-------- Text under study

Since the exchange of texts and my non replied to email, we have not spoken. I slept in the guest bedroom because I couldn’t bear to see him. It wasn’t anger, it was my own shame. I don’t feel that I was wrong but each time I explode I think could I have just shut up and avoided it all?, but u see I’m not all right in my head. I admit, I’m not. I blame my emotional state caused by my infertility disease. It results in me blurting out whatever I feel. I told him when I end my life it will be his doing. Let me explain. This disease is hard. Harder when you feel alone. And I feel so extremely alone. And i honest to god wish daily I would die. But god is really allowing this cruel game with my life. And I feel loneliest when my husband doesn’t get that telling me about someone’s pregnancy or birth announcement or child’s birthday or baby shower is a nail in my uterus. I don’t want to know about it. If he were to just sensitize and not speak about it. Like how he omits to speak of something embarrassing or awful in his immediate family that took place. Same concept. Instead, when he tells me and I get upset he lashes out at me. How is that fair? Or do it differently, fine tell me if you must and then say screw that, we will have our own baby soon, we don’t need to go for any baby related event. No he says the opposite. We can’t hide ourselves, what will everyone think. So let’s care more about what others think right, not that I have have procedures and ops and failures and am sensitive. In one of his texts he said just because he doesn’t show emotion I take it for granted. Well wrong, he does. I get the brunt of his anger.
Maybe I just compare him to other friends husbands who are suffering/suffered with infertility. They are nothing like him. They shut out the world and focus only on their wives. No not my husband, he dives straight in. Oohing and aaahing at friends and families babies. Wanting to attend events where these “people with babies/pregnant” will be present. Screw it that it’s a nail to my uterus. He has always been “baby/kid” friendly. Not me, I have been more reserved. I would not just carry or go gaga over any kid, because it’s just not me. I knew that only my kid would change me. So now his family and even my own and the rest of the world pity him that he doesn’t have a child yet because of me. And the truth is, when we were 27 I told him let’s make a baby and he said no, not just yet, there’s stuff to sort out. I’m f%#*ing 35 and still don’t have a child. I should have gone off brith control then and ignored him and maybe started this fertility process sooner. I wish I could tell the world to stop blaming me and stop laughing at me. I can hear everyone saying poor him, she wanted to wait. No I didn’t. Fine yes at 32 when I got my new job, I wanted to wait for at least 3 months but that’s all! I would have wanted a baby at 27, he said no.
Soon we visit his family. I hate visiting them. Because the topic of babies always comes up. Case in point.
My husband’s father is one of those snide old men. Last year when we visited he makes a comment about his granddaughter’s children, and deliberately says “hey (me), don’t you think when “so and so” has a baby. I ignore him, he deliberately says it again for me to acknowledge. I smile and say yes. What was the point of that statement snide old man? It was out of conversation context and unnecessary yet he made it to see a reaction. Every conversation with him revolves around a grandchild before he dies. For F#%* sake we are trying! Yet he makes that dig at me. My husbands niece is 9 years younger than me. Really? I love her, she is sweet and oblivious. But the dig that even she will have a baby before me.
Then there his mother who said, don’t wait until you’re too old to have babies otherwise you will struggle. She didn’t mean it in malice, but she confessed it over my life. As much as she prayed for us, those words still hurt like a B%^#*.
And the cherry on top is my own bloody mother. Who actively on Facebook comments on every freaking baby being a blessing and so gorgeous and “our precious this that and the other..” to all families’ babies. Yet she would not even call to check how I am doing. Well no one calls me really. But then I have ostracized myself from the world so I dont blame them. But hoping for some sensitivity is something I would never get from family.
In fact my ivf journey is only known to my boss, husband’s boss and a good woman of god at work. The iui’s no one knows of.
It’s a lonely journey and more lonely when you feel like all you have is your blog, not even your husband gets is.

----------------

● **Complete the following**
a) Answer these from the blog post, please:
(i) At what age did the writer first propose to her husband that they have a baby?
(ii) How many years younger than the writer is her husband's niece?
(iii) Which people know about the writer's IVF journey?
b) Explain in one to three sentences why the writer of the blog post hates visiting her husband's family.

-------- Record excerpts

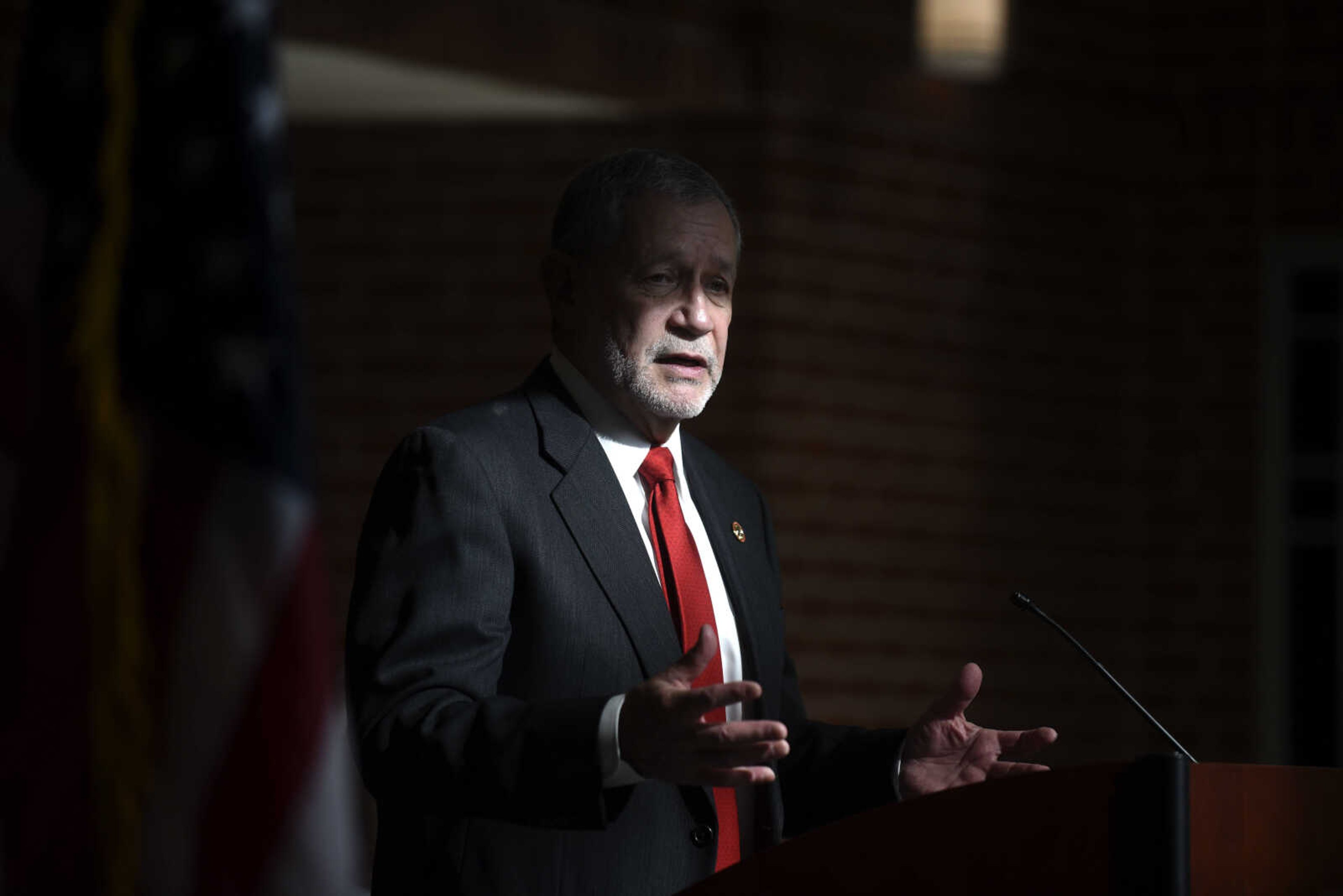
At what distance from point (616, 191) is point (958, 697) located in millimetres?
771

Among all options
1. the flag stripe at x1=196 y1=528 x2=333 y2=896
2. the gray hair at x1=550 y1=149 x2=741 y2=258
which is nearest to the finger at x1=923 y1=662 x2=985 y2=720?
the gray hair at x1=550 y1=149 x2=741 y2=258

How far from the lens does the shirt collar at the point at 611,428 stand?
2.36 meters

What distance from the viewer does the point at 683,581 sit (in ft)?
7.52

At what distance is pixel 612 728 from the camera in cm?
183

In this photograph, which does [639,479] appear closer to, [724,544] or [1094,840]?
[724,544]

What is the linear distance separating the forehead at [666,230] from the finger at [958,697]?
2.04 ft

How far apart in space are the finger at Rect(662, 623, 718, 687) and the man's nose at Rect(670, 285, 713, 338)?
0.65 m

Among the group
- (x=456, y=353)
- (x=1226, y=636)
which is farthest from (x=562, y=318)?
(x=1226, y=636)

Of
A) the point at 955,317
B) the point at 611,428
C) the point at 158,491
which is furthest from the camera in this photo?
the point at 955,317

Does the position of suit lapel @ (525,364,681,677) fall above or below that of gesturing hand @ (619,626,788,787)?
above

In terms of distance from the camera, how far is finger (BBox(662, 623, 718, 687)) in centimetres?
169

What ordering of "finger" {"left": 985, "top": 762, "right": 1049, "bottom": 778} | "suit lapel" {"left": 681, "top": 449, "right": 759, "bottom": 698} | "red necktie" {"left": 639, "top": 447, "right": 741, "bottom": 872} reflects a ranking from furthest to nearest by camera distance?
"suit lapel" {"left": 681, "top": 449, "right": 759, "bottom": 698}
"red necktie" {"left": 639, "top": 447, "right": 741, "bottom": 872}
"finger" {"left": 985, "top": 762, "right": 1049, "bottom": 778}

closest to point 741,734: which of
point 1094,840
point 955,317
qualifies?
point 1094,840

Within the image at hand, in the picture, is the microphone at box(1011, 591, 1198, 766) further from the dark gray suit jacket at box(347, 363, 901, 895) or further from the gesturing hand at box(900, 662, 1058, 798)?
the dark gray suit jacket at box(347, 363, 901, 895)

----------------

● **Results of the exercise**
a)
(i) 27
(ii) 9 years
(iii) Her boss, her husband's boss and a good woman of God at work

b) She hates these visits because the topic of babies always comes up. On the last visit, her husband's father deliberately repeated a remark about another relative having a baby until she acknowledged it.